■ Task objective
Copy the stretch of the listing from the line containing "Can you tell me which from" through the line containing "68.7 inches", changing "nearest" to "closest" and leaving everything else unchanged.

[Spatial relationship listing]
_ _ _ _ _

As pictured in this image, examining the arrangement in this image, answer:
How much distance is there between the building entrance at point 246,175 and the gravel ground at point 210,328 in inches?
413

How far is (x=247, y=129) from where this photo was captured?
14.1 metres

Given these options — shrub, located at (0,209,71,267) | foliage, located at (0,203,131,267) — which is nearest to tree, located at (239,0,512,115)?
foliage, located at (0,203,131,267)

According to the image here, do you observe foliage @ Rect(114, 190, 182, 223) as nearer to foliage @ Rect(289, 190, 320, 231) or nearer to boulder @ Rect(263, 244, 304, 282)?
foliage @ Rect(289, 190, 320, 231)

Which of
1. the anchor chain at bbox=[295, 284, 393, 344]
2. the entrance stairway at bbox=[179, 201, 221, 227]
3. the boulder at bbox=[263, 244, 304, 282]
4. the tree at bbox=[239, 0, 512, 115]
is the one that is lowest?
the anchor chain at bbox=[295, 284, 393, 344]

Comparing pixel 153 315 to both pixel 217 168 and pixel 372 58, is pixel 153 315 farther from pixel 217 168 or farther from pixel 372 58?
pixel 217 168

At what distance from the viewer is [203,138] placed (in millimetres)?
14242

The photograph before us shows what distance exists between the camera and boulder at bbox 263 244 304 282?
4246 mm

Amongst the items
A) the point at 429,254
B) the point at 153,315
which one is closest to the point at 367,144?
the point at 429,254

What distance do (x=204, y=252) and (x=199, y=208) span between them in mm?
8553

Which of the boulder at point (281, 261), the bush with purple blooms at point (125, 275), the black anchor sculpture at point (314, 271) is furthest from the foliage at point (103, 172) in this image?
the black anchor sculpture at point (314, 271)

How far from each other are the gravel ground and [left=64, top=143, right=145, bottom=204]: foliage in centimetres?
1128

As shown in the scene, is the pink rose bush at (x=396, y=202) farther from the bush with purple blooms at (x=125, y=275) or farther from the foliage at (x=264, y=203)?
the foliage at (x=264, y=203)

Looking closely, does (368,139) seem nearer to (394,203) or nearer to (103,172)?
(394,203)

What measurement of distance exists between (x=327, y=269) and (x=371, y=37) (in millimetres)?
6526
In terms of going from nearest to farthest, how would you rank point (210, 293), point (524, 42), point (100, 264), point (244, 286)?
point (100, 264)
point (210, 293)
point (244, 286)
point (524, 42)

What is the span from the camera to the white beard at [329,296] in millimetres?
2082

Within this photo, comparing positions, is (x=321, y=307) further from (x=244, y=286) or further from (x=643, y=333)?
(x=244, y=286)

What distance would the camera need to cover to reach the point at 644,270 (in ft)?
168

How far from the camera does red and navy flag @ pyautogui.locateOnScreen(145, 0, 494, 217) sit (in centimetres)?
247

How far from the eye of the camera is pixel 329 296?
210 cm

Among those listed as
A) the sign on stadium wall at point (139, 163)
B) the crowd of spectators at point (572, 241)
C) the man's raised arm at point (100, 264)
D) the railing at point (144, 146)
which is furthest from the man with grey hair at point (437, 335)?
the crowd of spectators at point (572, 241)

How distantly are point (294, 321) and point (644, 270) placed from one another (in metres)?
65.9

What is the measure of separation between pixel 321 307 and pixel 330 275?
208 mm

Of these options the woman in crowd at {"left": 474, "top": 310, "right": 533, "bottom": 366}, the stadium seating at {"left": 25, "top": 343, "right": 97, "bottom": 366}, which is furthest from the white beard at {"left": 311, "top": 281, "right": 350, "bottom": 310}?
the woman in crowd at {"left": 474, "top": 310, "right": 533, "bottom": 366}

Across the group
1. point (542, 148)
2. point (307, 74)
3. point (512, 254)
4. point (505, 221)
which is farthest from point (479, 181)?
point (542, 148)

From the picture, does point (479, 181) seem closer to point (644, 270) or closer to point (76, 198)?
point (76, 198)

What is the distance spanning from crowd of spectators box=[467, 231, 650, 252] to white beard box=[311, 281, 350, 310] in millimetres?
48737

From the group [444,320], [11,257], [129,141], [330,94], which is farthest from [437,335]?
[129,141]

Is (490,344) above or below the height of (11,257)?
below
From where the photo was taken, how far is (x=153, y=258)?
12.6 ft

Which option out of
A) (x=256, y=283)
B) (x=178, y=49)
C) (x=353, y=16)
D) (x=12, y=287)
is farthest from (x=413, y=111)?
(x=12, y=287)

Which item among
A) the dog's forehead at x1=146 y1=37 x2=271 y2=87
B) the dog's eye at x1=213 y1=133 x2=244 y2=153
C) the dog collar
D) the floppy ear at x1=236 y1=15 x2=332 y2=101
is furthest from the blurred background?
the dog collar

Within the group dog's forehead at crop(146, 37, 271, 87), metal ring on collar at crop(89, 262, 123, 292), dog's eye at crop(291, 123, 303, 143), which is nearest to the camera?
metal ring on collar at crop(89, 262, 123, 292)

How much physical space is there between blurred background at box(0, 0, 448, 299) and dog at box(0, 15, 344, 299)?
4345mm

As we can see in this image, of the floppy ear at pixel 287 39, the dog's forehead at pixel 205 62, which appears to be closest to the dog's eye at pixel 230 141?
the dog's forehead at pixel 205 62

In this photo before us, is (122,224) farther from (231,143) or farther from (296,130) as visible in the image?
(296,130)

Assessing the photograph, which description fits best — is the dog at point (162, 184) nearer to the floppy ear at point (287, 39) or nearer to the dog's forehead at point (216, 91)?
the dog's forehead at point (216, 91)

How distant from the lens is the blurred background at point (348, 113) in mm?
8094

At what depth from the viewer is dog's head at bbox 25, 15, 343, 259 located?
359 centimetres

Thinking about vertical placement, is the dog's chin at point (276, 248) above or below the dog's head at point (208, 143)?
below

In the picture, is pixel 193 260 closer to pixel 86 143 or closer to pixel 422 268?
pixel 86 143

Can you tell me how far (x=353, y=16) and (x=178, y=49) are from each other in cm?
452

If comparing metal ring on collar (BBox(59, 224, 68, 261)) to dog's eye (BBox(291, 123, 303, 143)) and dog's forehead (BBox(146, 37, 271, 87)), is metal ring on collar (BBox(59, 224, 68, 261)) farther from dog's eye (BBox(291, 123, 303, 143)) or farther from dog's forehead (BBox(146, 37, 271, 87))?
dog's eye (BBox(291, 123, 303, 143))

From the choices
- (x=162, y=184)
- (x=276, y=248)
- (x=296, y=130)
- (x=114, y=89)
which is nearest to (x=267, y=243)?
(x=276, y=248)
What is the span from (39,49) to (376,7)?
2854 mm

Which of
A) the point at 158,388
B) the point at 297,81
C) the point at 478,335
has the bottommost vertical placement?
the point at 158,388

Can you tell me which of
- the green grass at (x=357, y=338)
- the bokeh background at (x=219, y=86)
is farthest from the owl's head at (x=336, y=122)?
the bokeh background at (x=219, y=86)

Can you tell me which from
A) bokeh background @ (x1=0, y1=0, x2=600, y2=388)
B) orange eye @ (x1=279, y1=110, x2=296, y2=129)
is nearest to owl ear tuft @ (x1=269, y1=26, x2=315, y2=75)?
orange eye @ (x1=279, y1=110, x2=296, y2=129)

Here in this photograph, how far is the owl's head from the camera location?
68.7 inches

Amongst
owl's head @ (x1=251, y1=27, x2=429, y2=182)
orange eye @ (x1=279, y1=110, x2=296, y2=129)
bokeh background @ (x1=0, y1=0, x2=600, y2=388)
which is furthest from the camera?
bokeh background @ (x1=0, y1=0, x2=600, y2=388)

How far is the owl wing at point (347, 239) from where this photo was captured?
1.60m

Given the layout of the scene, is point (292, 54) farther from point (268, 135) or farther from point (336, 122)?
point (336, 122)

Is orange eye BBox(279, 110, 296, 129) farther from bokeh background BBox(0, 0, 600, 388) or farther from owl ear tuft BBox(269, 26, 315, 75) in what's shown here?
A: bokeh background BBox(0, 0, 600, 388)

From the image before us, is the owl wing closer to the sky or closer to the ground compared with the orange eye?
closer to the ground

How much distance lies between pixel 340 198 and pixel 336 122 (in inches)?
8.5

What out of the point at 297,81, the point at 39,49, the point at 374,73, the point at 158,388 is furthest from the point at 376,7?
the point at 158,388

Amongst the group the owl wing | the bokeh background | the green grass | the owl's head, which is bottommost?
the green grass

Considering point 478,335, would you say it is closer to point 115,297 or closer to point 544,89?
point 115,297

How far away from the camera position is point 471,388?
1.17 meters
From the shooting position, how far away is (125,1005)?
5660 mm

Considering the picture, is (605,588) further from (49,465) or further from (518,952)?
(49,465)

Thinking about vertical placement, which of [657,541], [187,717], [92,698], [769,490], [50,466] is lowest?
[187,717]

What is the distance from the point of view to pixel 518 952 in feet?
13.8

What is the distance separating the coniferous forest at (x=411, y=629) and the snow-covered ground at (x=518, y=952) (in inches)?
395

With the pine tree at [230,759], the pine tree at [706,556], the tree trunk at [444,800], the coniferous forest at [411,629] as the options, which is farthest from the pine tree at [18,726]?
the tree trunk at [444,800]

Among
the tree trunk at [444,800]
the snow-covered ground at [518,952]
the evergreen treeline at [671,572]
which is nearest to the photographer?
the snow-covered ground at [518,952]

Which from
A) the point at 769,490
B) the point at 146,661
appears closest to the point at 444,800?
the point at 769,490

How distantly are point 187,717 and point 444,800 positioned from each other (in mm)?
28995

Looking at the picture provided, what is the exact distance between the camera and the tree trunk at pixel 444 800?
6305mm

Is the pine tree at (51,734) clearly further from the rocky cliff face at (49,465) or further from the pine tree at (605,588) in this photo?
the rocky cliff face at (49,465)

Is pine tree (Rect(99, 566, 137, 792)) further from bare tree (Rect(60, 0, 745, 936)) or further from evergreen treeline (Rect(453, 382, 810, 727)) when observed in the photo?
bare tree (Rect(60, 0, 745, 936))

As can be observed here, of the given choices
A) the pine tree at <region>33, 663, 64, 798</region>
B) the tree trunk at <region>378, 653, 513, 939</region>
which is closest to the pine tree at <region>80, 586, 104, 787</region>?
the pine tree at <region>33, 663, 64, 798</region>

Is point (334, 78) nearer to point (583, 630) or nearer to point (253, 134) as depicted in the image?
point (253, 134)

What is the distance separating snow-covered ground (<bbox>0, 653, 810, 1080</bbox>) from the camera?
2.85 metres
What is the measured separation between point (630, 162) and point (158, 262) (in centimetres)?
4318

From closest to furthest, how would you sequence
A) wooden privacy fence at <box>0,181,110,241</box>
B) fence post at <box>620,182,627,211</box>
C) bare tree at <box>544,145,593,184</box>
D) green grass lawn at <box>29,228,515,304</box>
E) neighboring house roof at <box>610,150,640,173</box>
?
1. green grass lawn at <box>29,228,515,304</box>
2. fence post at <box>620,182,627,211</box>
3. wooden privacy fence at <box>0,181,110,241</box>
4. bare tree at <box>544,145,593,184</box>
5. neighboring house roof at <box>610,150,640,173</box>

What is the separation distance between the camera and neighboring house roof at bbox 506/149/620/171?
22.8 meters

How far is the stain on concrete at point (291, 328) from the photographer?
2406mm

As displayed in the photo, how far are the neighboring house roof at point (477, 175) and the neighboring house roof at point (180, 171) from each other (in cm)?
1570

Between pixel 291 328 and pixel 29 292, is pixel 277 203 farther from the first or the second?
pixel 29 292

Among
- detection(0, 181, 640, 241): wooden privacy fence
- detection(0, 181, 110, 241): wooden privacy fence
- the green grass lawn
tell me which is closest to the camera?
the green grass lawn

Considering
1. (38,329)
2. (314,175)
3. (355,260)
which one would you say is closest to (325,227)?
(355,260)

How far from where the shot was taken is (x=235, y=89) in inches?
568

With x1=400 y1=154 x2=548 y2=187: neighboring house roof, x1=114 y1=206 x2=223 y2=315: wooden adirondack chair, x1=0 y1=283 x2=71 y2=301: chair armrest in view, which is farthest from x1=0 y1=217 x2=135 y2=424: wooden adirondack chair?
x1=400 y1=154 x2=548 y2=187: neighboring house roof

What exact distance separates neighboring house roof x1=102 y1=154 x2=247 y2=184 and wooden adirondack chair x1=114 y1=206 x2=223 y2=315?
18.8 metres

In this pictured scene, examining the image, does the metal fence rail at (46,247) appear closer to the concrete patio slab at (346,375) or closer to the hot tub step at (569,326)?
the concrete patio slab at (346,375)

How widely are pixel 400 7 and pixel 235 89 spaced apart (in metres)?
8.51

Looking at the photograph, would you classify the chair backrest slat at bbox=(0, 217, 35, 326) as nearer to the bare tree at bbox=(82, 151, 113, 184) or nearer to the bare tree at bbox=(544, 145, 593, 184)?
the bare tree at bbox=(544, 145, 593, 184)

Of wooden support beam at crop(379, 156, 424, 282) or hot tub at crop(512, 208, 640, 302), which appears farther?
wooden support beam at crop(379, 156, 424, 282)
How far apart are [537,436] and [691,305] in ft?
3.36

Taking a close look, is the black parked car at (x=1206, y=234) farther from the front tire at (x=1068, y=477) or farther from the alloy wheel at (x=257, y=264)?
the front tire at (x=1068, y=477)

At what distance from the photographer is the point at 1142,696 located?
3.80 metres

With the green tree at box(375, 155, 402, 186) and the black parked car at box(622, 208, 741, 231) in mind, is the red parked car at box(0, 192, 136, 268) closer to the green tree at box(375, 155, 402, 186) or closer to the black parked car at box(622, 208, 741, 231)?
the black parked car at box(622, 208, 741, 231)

_ _ _ _ _

■ Output of the task
Can you tell me which from
A) bokeh background @ (x1=0, y1=0, x2=600, y2=388)
B) orange eye @ (x1=279, y1=110, x2=296, y2=129)
is closest to owl ear tuft @ (x1=269, y1=26, x2=315, y2=75)?
orange eye @ (x1=279, y1=110, x2=296, y2=129)

Here in this photograph, how far is the owl's head from the camera location?
68.7 inches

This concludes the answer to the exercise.